- Abuse of market power refers to situations when firms do anti-competitive practices to limit competition and increase their personal benefit.
- As a result, due to the lack of competition, the efficiency and the motivation for innovation falls, which affects the allocative efficiency.
- Hence, governments need to intervene to prevent or correct these abuses of market power.
- Those interventions can include:
- Legislation and Regulation
- Government Ownership
- Fines
Legislation and Regulation
- Many countries have a policy called competition policy.
- This ensures that the firms in the country do not engage in anti-competitive behavior.
- These policies can include punishments if such actions are detected, such as:
- Breaking up a firm into a few smaller firms.
- Unbundling the firm's products.
However, it may be challenging to prevent this type of behaviour with legislation, because:
- There is no clear boundaries or defined acts which are considered to be anti-competitive practices and what is not such practices.
- Therefore, there could be different views on this matter, which can make it difficult to intervene and penalise.
- Some governments believe that government intervention may only further disturb the market and choose not to intervene.
- Some anti-competitive behaviours such as collusion, may be hard to prove as they are done in private and not revealed to the public.
The Microsoft Antitrust Case (United States, 1990s–2000s)

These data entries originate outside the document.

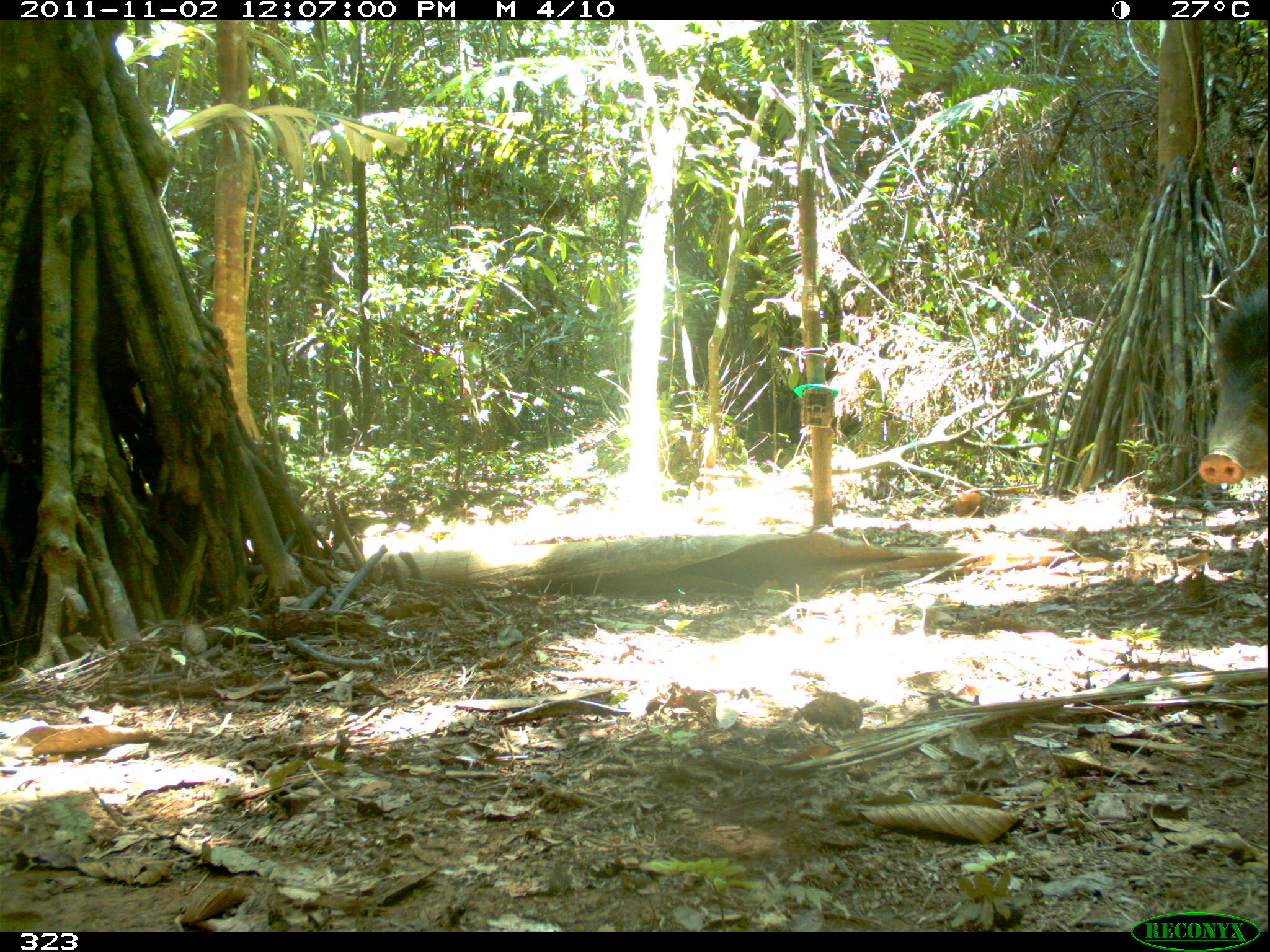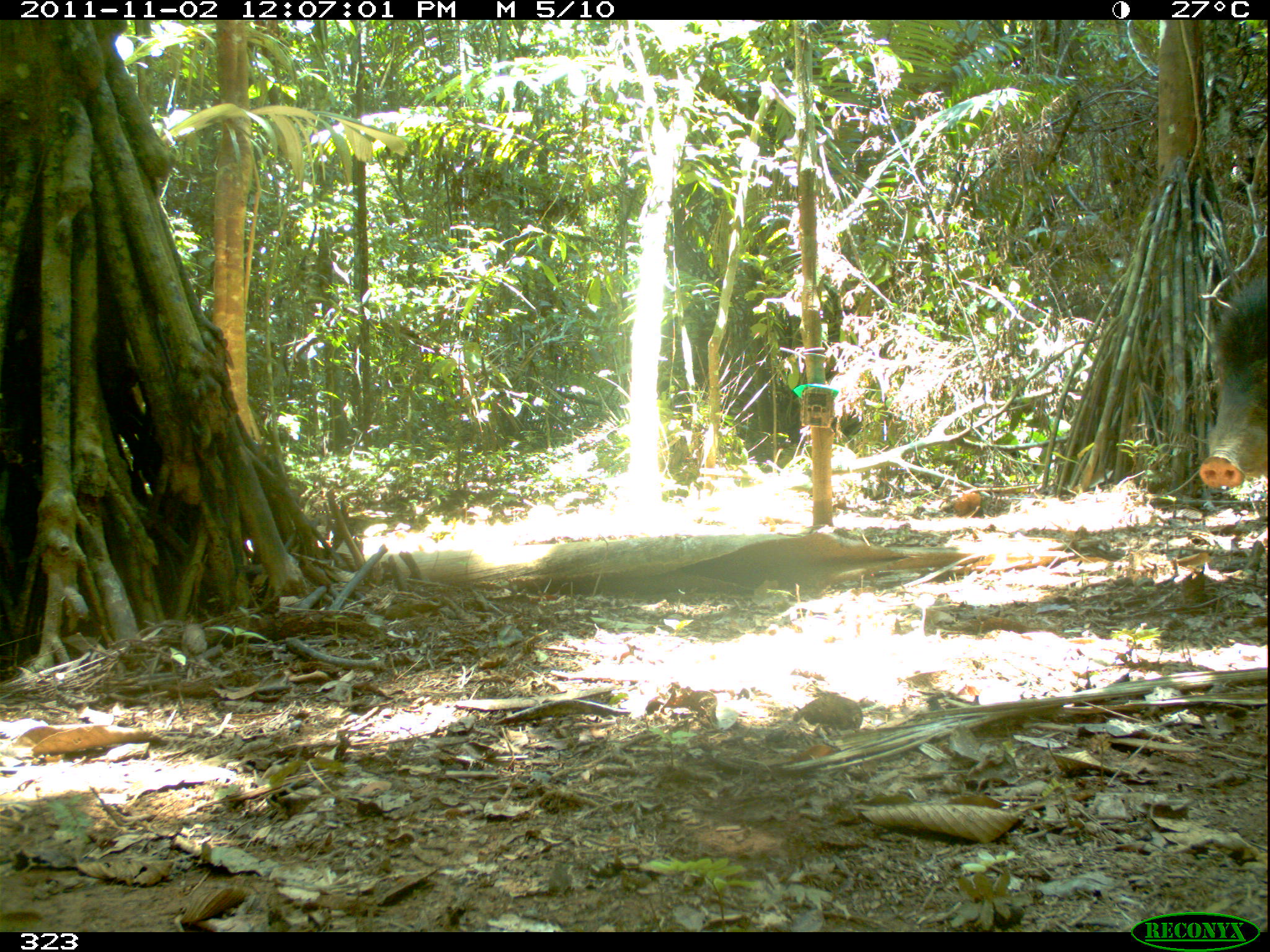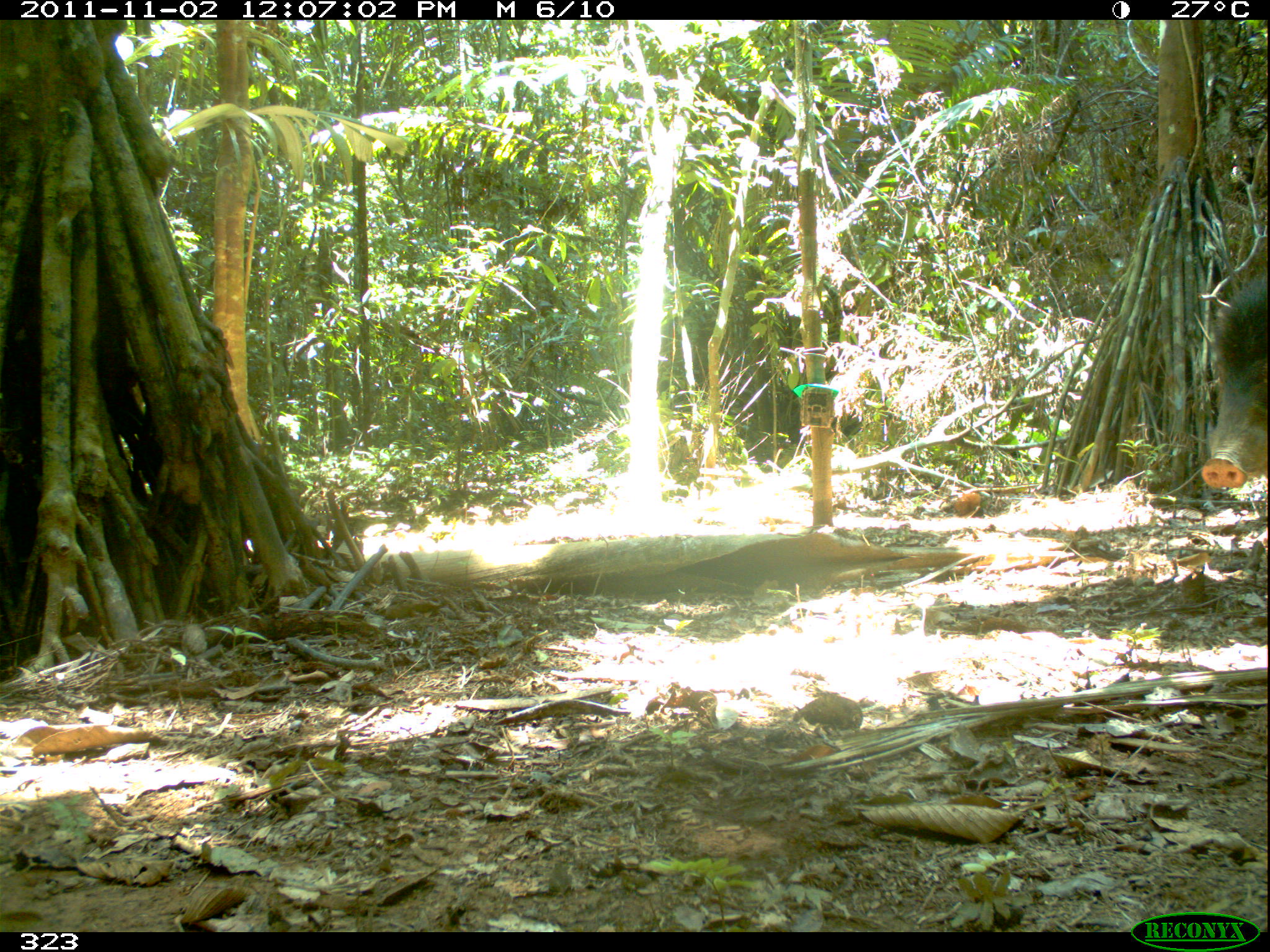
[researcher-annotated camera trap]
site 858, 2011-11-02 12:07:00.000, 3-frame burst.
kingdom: Animalia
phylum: Chordata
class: Mammalia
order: Artiodactyla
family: Tayassuidae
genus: Tayassu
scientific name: Tayassu pecari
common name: white-lipped peccary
Tayassu pecari (white-lipped peccary).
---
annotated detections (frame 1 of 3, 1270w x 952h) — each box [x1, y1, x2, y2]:
tayassu pecari: [1194, 273, 1269, 483]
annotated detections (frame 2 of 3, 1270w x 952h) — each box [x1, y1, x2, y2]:
tayassu pecari: [1195, 259, 1270, 492]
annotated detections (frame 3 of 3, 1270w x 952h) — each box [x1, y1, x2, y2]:
tayassu pecari: [1196, 253, 1270, 493]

During the late 1990s, Microsoft dominated the personal computer software market, particularly with its Windows operating system and Internet Explorer browser. The company faced allegations of leveraging its market power to engage in anti-competitive practices that harmed consumers and competing businesses.
Microsoft was found to have bundled its Internet Explorer browser with Windows, making it difficult for consumers to select alternative browsers. It also reportedly used control over the operating system to suppress competition in the browser market, sidelining rivals like Netscape Navigator.
In 1998, the U.S. Department of Justice (DOJ), along with 20 state attorneys general, initiated an antitrust lawsuit against Microsoft. The government argued that Microsoft had breached antitrust laws by using its market dominance to hinder competition and sustain its monopoly.
The case culminated in a settlement in 2001, requiring Microsoft to adopt several regulatory measures:
- Separation of software components: Microsoft was mandated to share its APIs with third-party developers to encourage competition.
- No forced bundling: Microsoft had to allow computer manufacturers to sell Windows separately from Internet Explorer, increasing consumer choice.
- Oversight: Microsoft was placed under government oversight and required to provide regular reports to ensure compliance.
Although Microsoft avoided a breakup (initially proposed), the intervention reduced its anti-competitive practices. This case set an important precedent for government regulation of monopolies in the technology sector and is frequently cited as an example of how legislation can curb abuses of market power.